Based on the foregoing, we are of the opinion that:
1. For all years as to which the Trust’s tax returns remain open for adjustment by the Internal Revenue Service, the Trust has been organized in conformity with the requirements for qualification as a “real estate investment trust” under the Code, and the Trust’s method of operation, as described in the representations referred to above, has been such as to enable it to meet, and to continue to meet, the requirements for qualification and taxation as a “real estate investment trust” under the Code.

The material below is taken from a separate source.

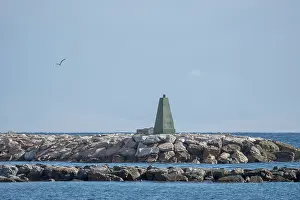 Lighthouse Spain Imprime: Small lighthouse or navigation beacon
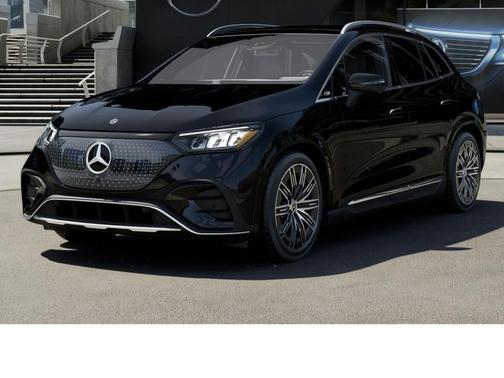 Black 2026 Mercedes-Benz EQE 320 EQE 320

2. The statements in the Prospectus set forth under the caption “Material U.S. Federal Income Tax Consequences,” to the extent those statements constitute matters of law, summaries of legal matters, or legal conclusions, and subject to the limitations expressed therein, have been reviewed by us and are accurate in all material respects.
We express no opinion with respect to the matters described in the Prospectus other than those expressly set forth herein. This opinion represents our best legal judgment, but it has no binding effect or official status of any kind, and no assurance can be given that contrary positions may not be taken by the Internal Revenue Service or by a court.
We hereby consent to the use of this opinion as an exhibit to the Registration Statement and to the reference to our firm in the Registration Statement under the caption “Legal Matters.” In
giving this consent, we do not admit that we come within the categories of persons whose consent is required under Section 7 of the Securities Act of 1933, as amended, or under the rules and regulations of the Securities and Exchange Commission issued thereunder.